◆ **Document section**
I will illustrate the problem with modern economics by discussing the impact of extended unemployment insurance. Last spring, Paul Krugman suggested that the elimination of the emergency extended unemployment program in 2014 was not leading to more jobs, thus refuting the claims of conservative opponents of the program. In earlier posts he suggested that ending the extended UI program would mean less fiscal stimulus, and hence more unemployment. As we'll see, this prediction turned out to be as ill timed as his famous "test" of market monetarism comment, which occurred a year earlier. Nonetheless, at the time it looked like Krugman might be right, as the first quarter of 2014 was weak (perhaps due to bad weather.) In addition, Congress was still debating an extension, which would have applied retroactively to those still unemployed.

In numerous posts over at TheMoneyIllusion, I suggested that the 99-week extended unemployment insurance program had probably increased the unemployment rate by about 0.5%. That's perhaps 700,000 people, which is significant, but not the major cause of high unemployment during the recession. I always acknowledged that this was little more than a guesstimate.

Now Tyler Cowen directs us to a fairly rigorous academic study that uses a "difference in difference" approach and estimates that ending extended UI led to an additional 1.8 million jobs in 2014:

We measure the effect of unemployment benefit duration on employment. We exploit the variation induced by the decision of Congress in December 2013 not to reauthorize the unprecedented benefit extensions introduced during the Great Recession. Federal benefit extensions that ranged from 0 to 47 weeks across U.S. states at the beginning of December 2013 were abruptly cut to zero. To achieve identification we use the fact that this policy change was exogenous to cross-sectional differences across U.S. states and we exploit a policy discontinuity at state borders. We find that a 1% drop in benefit duration leads to a statistically significant increase of employment by 0.0161 log points. In levels, 1.8 million additional jobs were created in 2014 due to the benefit cut. Almost 1 million of these jobs were filled by workers from out of the labor force who would not have participated in the labor market had benefit extensions been reauthorized.
Obviously this study is far superior to my guesstimate. And in a sense it does support my side of the debate I'm having with Keynesians, who (falsely) accuse me of promoting the "lazy worker" theory of unemployment. So I should jump on this result, right? Especially since I can't find any flaw in their empirical work (although honestly I just skimmed the paper.)

In fact, I'm not being a good Bayesian, I'm not shifting my prior view that extended UI cost about 700,000 jobs, although I am widening the band around that estimate to include 1.8 million as a plausible estimate. I'll try to explain my stubbornness, and I want smarter, less biased people to tell me if I am wrong.

◆ **Material shown**
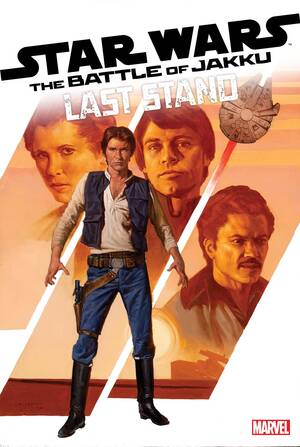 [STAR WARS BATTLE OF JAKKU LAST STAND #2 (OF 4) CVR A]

...

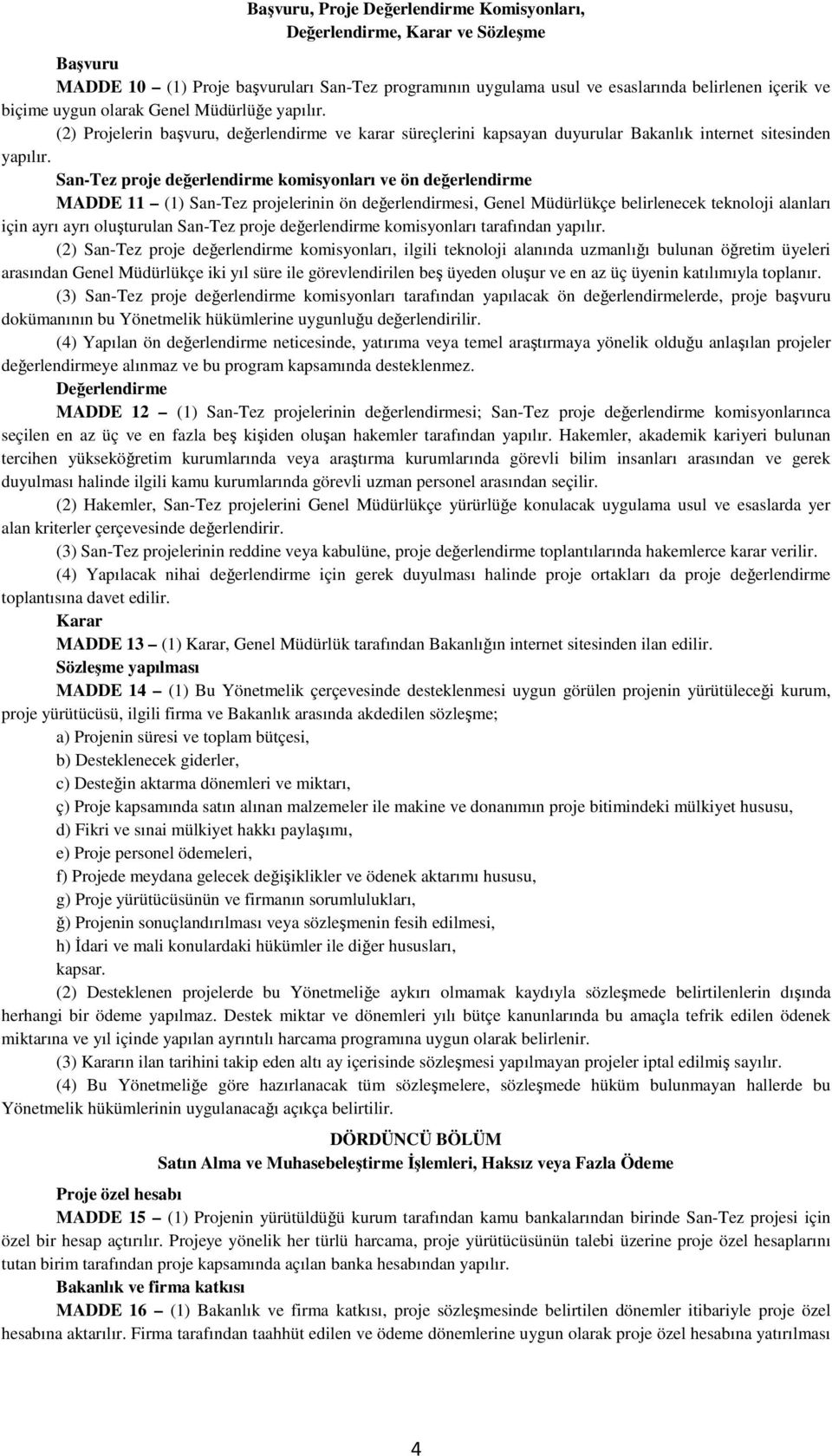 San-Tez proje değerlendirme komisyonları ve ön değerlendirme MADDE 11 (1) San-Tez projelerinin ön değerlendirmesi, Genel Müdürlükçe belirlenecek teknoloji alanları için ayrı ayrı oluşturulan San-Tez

◆ **Task instructions**
(a) Return the part of the post on extended unemployment insurance starting at "In fact, I'm" and ending at "I am wrong.".
(b) In the post on extended unemployment insurance, by how much did the author estimate the 99-week program had increased the unemployment rate?
The entries come from a different source than the post on extended unemployment insurance.

◆ **Answers by task**
(a)
In fact, I'm not being a good Bayesian, I'm not shifting my prior view that extended UI cost about 700,000 jobs, although I am widening the band around that estimate to include 1.8 million as a plausible estimate. I'll try to explain my stubbornness, and I want smarter, less biased people to tell me if I am wrong.

(b) About 0.5%, or perhaps 700,000 people.